If the present case involved any question as to the authority or duty of the railroad company to deduct anything from the interest paid on its scrip, bonds, or certificates of indebtedness, when held by non-residents of Pennsylvania, the case of State Tax on Foreign-held Bonds would be decisive against the State. But no such question is here presented. The statute of 1885 only applies to scrip, bonds, or certificates of indebtedness issued to and held by residents of Pennsylvania.

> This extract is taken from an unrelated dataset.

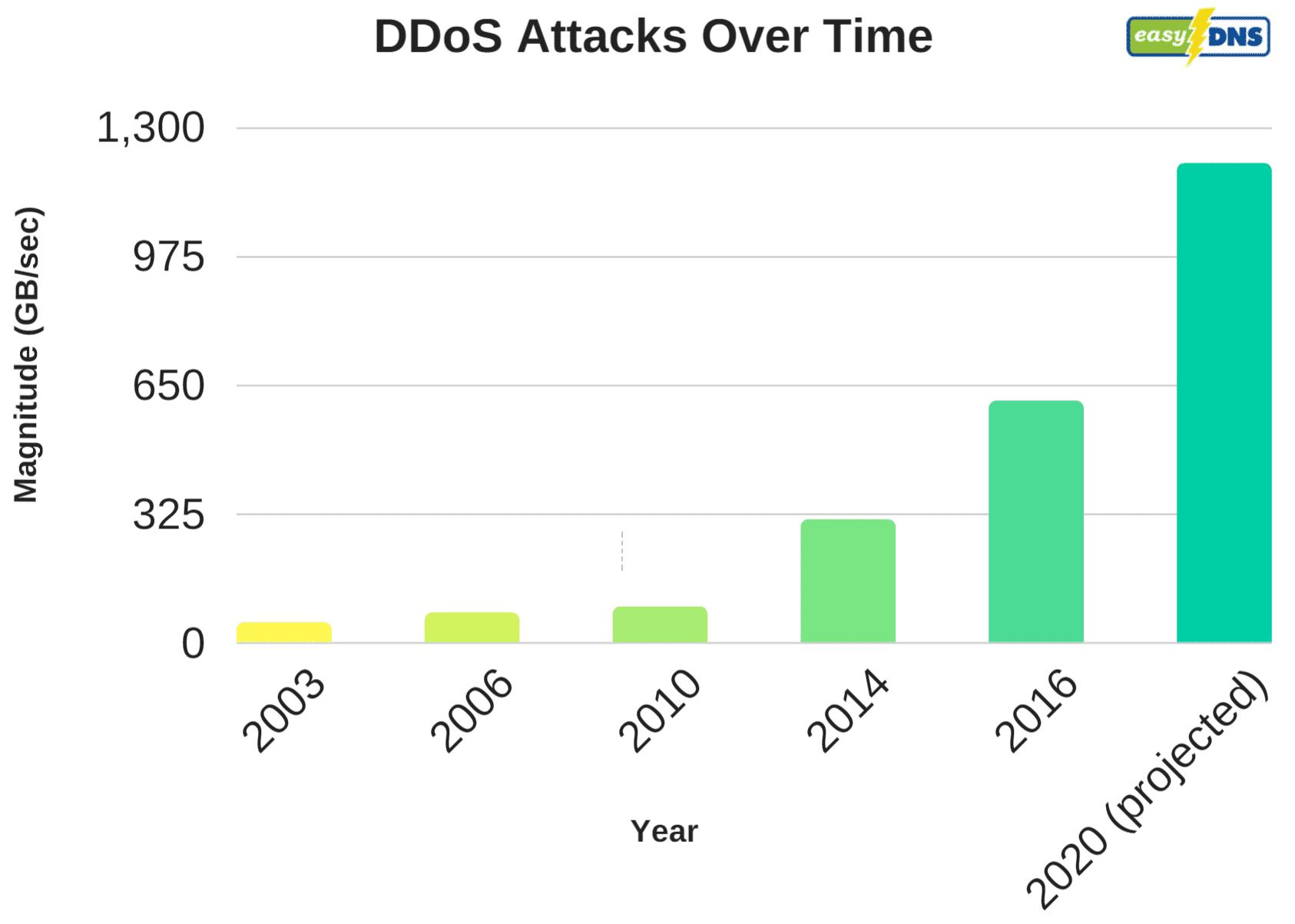 Los ataques DDoS a lo largo del tiempo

Counsel for the State insisted that the present case is controlled by Bell's Gap Railroad Co. v. Pennsylvania, 134 U.S. 232, reaffirmed in Jennings v. Coal Ridge Improvement and Coal Co., 147 U.S. 147. It is only necessary to observe that the corporations which complained in those cases of the tax assessed, under a Pennsylvania statute, upon their loans held by residents of Pennsylvania, were Pennsylvania corporations. No question arose in either of those cases as to the authority of Pennsylvania to make a corporation of another State an assessor or collector of taxes assessed by or under the authority of Pennsylvania against residents of Pennsylvania. Nor does the case now before us involve any question as to the extent to which the State may tax property within its limits belonging to the railroad company.
The views we have expressed are sufficient for the disposition of the case, without considering other grounds upon which, it is contended, the judgment below was erroneous.
The judgment of the Supreme Court of Pennsylvania is reversed, and the cause is remanded for further proceedings not inconsistent with this opinion.
The case of NEW YORK, LAKE ERIE, AND WESTERN RAILROAD COMPANY v. COMMONWEALTH OF PENNSYLVANIA, No. 75, and that of NEW YORK, LAKE ERIE, AND WESTERN RAILROAD COMPANY v. COMMONWEALTH OF PENNSYLVANIA, No. 79, each upon writ of error to the Supreme Court of Pennsylvania, involved the same questions as were presented and have been determined in the above case. For the reasons stated, the judgment in No. 75 and the judgment in No. 79 are each reversed, and those cases are remanded for further proceedings not inconsistent with the opinion in case No. 591.